Friedman's reports on our financial statements as of and for the fiscal years ended December 31, 2011 did not contain an adverse opinion or disclaimer of opinion and were not qualified or modified as to uncertainty, audit scope, or accounting principles.
During the fiscal years ended December 31, 2011 and 2010 and through the dismissal of Friedman on April 13, 2012, there were (1) no disagreements with Friedman on any matter of accounting principles or practices, financial statement disclosure, or auditing scope or procedures, which disagreements, if not resolved to the satisfaction of Friedman, would have caused Friedman to make reference to the subject matter of the disagreements in connection with its reports, and (2) no events of the type listed in paragraphs (A) through (D) of Item 304(a)(1)(v) of Regulation S-K.
We furnished Friedman with a copy of this disclosure on April 13, 2012, providing Friedman with the opportunity to furnish the Company with a letter addressed to the SEC stating whether it agrees with the statements made by us herein in response to Item 304(a) of Regulation S-K and, if not, stating the respect in which it does not agree.
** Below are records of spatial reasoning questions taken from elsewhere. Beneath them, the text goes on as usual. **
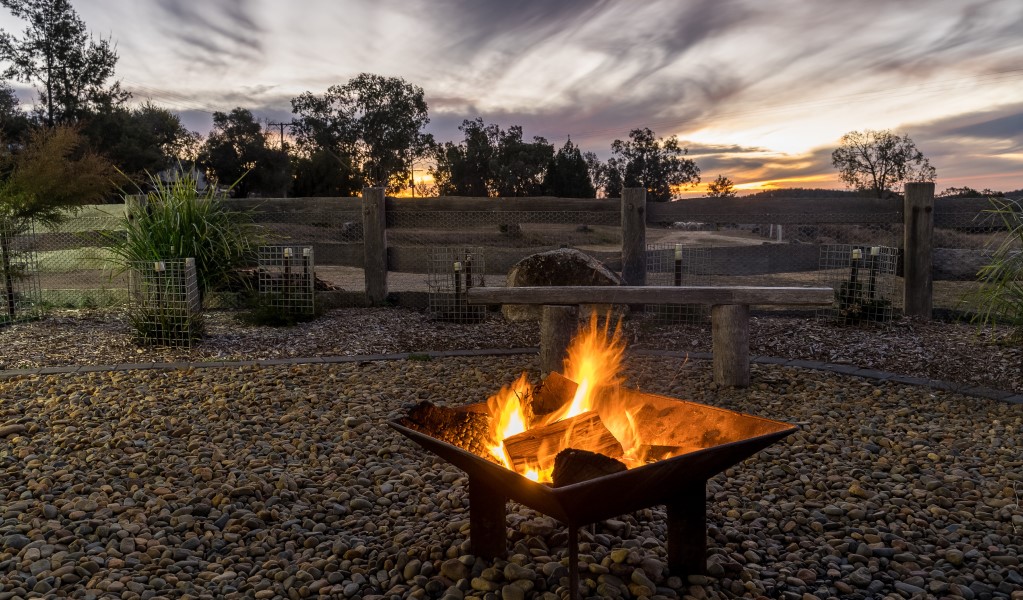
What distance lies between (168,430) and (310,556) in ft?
6.34

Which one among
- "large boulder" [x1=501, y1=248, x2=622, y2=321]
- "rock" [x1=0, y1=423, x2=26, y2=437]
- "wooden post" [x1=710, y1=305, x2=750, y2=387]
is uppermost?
"large boulder" [x1=501, y1=248, x2=622, y2=321]

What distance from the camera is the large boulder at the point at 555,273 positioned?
725 centimetres

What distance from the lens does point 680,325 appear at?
23.7ft

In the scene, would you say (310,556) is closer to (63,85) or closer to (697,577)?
(697,577)

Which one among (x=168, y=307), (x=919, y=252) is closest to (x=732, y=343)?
(x=919, y=252)

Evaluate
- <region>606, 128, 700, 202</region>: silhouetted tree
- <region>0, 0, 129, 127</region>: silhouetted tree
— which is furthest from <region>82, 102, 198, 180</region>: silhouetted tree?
<region>606, 128, 700, 202</region>: silhouetted tree

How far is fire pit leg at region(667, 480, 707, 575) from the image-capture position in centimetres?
256

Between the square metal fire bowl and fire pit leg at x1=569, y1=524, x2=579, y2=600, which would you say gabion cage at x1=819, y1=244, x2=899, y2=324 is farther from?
fire pit leg at x1=569, y1=524, x2=579, y2=600

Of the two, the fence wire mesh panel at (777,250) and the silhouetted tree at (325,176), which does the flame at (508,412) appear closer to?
the fence wire mesh panel at (777,250)

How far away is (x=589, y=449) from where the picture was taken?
8.13 feet

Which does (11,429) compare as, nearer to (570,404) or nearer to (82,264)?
(570,404)

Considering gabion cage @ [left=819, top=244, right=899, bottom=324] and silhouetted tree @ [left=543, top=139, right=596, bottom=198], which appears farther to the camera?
silhouetted tree @ [left=543, top=139, right=596, bottom=198]

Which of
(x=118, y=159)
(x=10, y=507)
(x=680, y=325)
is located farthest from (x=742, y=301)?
(x=118, y=159)

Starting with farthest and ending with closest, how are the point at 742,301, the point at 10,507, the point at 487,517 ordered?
the point at 742,301 → the point at 10,507 → the point at 487,517
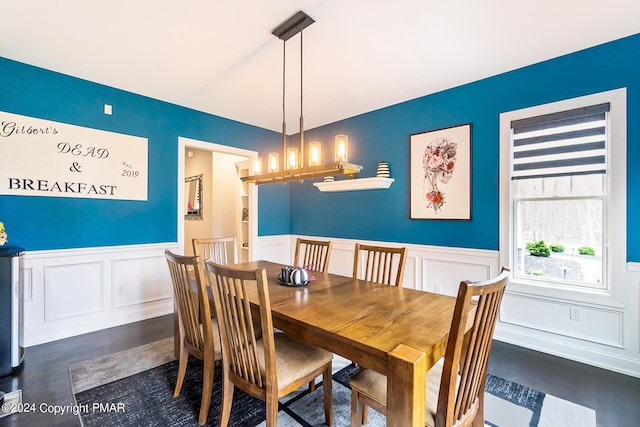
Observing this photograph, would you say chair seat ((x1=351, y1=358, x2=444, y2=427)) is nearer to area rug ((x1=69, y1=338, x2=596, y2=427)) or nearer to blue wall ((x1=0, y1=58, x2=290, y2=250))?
area rug ((x1=69, y1=338, x2=596, y2=427))

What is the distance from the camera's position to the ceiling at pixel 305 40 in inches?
76.5

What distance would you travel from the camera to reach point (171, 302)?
3.64 m

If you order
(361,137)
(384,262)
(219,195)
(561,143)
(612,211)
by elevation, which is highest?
(361,137)

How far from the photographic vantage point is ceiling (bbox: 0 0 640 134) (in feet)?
6.38

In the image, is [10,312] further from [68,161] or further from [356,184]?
[356,184]

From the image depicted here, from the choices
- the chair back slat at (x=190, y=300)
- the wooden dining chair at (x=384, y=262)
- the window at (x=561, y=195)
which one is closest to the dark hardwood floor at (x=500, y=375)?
the window at (x=561, y=195)

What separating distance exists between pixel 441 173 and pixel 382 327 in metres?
2.42

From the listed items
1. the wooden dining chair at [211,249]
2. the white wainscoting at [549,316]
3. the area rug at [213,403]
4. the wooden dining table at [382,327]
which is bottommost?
the area rug at [213,403]

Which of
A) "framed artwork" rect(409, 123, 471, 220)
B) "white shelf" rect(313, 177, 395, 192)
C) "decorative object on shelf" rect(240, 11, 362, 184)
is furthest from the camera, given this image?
"white shelf" rect(313, 177, 395, 192)

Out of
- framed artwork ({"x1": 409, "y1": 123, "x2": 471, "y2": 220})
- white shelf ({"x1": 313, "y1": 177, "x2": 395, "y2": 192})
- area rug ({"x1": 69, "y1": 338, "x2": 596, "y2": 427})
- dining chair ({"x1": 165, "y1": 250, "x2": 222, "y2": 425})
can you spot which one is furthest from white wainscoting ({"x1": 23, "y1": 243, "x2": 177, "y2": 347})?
framed artwork ({"x1": 409, "y1": 123, "x2": 471, "y2": 220})

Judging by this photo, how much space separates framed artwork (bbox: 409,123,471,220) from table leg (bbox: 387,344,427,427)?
242 cm

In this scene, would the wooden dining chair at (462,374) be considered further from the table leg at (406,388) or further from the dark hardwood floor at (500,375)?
the dark hardwood floor at (500,375)

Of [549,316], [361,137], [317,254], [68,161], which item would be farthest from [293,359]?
[361,137]

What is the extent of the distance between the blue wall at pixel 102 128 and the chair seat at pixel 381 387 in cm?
309
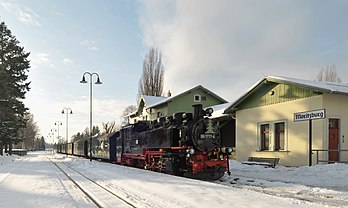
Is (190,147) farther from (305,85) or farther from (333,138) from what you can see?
(333,138)

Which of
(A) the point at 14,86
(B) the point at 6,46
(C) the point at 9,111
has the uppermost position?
(B) the point at 6,46

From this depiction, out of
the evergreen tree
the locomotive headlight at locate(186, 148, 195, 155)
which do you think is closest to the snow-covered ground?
the locomotive headlight at locate(186, 148, 195, 155)

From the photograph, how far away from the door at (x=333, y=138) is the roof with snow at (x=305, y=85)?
5.71 feet

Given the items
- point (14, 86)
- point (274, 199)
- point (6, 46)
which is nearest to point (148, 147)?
point (274, 199)

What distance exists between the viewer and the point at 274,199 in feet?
28.5

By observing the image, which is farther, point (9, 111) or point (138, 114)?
point (138, 114)

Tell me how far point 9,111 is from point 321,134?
27543mm

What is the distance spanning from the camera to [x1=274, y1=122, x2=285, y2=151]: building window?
2085 centimetres

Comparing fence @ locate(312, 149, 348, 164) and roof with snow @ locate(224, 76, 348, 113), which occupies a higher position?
roof with snow @ locate(224, 76, 348, 113)

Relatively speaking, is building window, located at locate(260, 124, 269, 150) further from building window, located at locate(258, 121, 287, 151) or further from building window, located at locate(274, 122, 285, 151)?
building window, located at locate(274, 122, 285, 151)

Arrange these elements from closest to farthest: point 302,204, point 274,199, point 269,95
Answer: point 302,204, point 274,199, point 269,95

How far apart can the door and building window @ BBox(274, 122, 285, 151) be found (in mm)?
→ 3039

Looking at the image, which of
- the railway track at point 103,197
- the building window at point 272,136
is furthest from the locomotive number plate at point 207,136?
the building window at point 272,136

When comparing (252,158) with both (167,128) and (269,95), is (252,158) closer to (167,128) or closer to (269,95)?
(269,95)
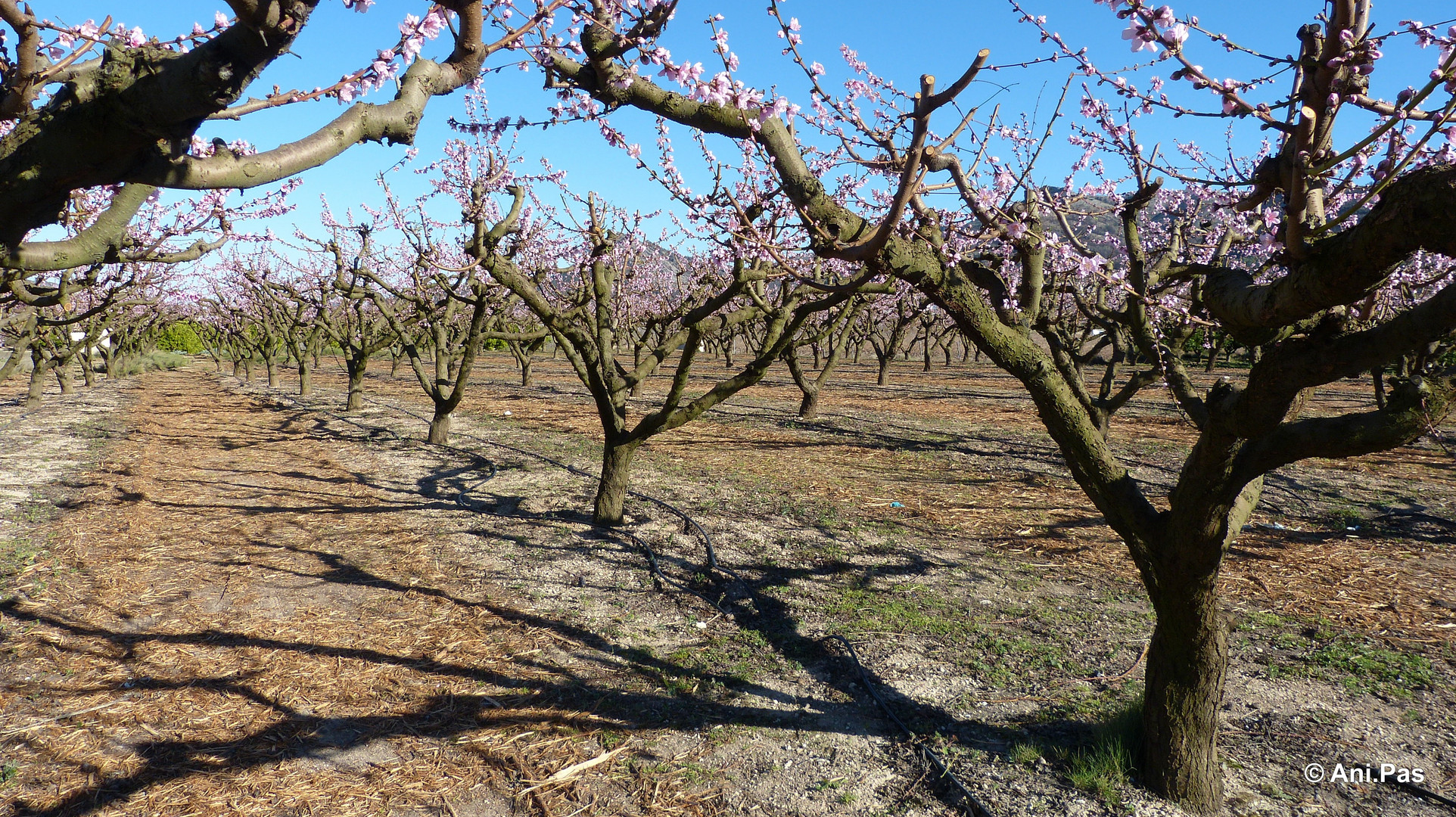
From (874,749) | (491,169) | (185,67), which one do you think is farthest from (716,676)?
(491,169)

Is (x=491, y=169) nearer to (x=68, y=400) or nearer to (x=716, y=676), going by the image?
(x=716, y=676)

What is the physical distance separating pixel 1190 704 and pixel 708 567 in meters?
3.63

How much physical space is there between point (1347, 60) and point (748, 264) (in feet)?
20.5

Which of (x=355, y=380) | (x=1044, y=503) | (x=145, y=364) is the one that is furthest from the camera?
(x=145, y=364)

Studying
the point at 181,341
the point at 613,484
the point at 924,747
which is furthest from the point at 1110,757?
the point at 181,341

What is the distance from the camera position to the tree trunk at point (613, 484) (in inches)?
283

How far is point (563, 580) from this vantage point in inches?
227

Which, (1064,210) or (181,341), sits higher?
(1064,210)

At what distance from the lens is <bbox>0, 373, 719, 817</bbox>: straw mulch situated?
3186mm

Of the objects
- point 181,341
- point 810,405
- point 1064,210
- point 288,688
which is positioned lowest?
point 288,688

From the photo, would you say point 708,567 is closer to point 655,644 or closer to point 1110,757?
point 655,644

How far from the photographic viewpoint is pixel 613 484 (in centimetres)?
720

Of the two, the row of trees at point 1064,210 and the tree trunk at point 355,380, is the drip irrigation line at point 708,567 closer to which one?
the row of trees at point 1064,210

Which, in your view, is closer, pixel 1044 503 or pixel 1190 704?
pixel 1190 704
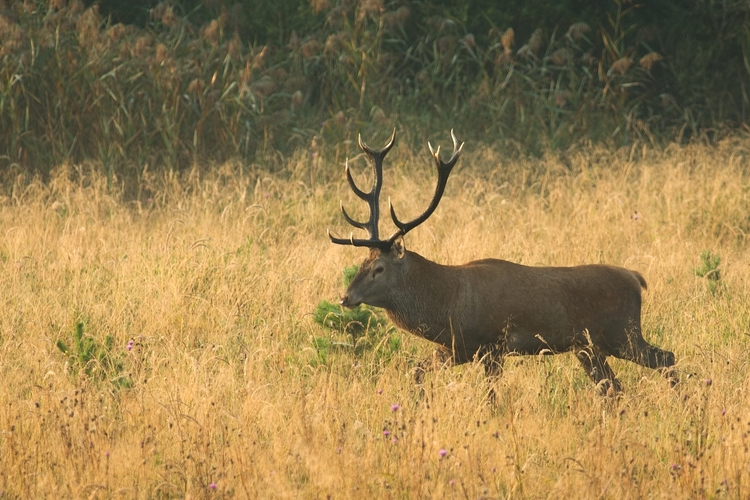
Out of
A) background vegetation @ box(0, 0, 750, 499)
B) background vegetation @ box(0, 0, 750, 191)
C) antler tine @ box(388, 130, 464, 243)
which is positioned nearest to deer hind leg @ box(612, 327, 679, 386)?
background vegetation @ box(0, 0, 750, 499)

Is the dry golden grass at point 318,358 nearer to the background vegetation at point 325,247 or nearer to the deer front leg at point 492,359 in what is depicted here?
the background vegetation at point 325,247

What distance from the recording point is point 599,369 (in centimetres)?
591

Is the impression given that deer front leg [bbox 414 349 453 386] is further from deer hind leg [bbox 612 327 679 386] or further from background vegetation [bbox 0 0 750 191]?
background vegetation [bbox 0 0 750 191]

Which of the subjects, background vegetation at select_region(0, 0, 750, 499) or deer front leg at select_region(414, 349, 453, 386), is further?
deer front leg at select_region(414, 349, 453, 386)

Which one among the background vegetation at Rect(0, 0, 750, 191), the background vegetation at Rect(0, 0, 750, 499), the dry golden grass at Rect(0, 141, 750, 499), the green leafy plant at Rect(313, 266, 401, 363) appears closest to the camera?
the dry golden grass at Rect(0, 141, 750, 499)

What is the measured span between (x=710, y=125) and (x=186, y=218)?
765 centimetres

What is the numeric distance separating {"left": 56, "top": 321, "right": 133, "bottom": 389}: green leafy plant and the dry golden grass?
0.04 metres

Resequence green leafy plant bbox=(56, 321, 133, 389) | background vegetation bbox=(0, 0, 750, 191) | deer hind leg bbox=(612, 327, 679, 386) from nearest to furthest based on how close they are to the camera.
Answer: green leafy plant bbox=(56, 321, 133, 389) → deer hind leg bbox=(612, 327, 679, 386) → background vegetation bbox=(0, 0, 750, 191)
We have received the requested letter from Friedman, and a copy of such letter is filed as Exhibit 16.1 to this current report on Form 8-K.
Engagement of New Independent Registered Public Accounting Firm
Concurrent with the decision to dismiss Friedman as our independent auditor, the Audit Committee appointed KCCW Accountancy Corp. ("KCCW") as our independent auditor.
Prior to engaging KCCW, neither the Company nor anyone acting on its behalf consulted KCCW with respect to (i) the application of accounting principles to a specified transaction, either completed or proposed, or the type of audit opinion that might be rendered on the Company's financial statements, and neither a written report was provided to the Company or oral advice was provided that EFP concluded was an important factor considered by the Company in reaching a decision as to the accounting, auditing or financial reporting issue; or (ii) any matter that was the subject of a disagreement or reportable events set forth in Item 304(a)(1)(iv) and (v), respectively, of Regulation S-K.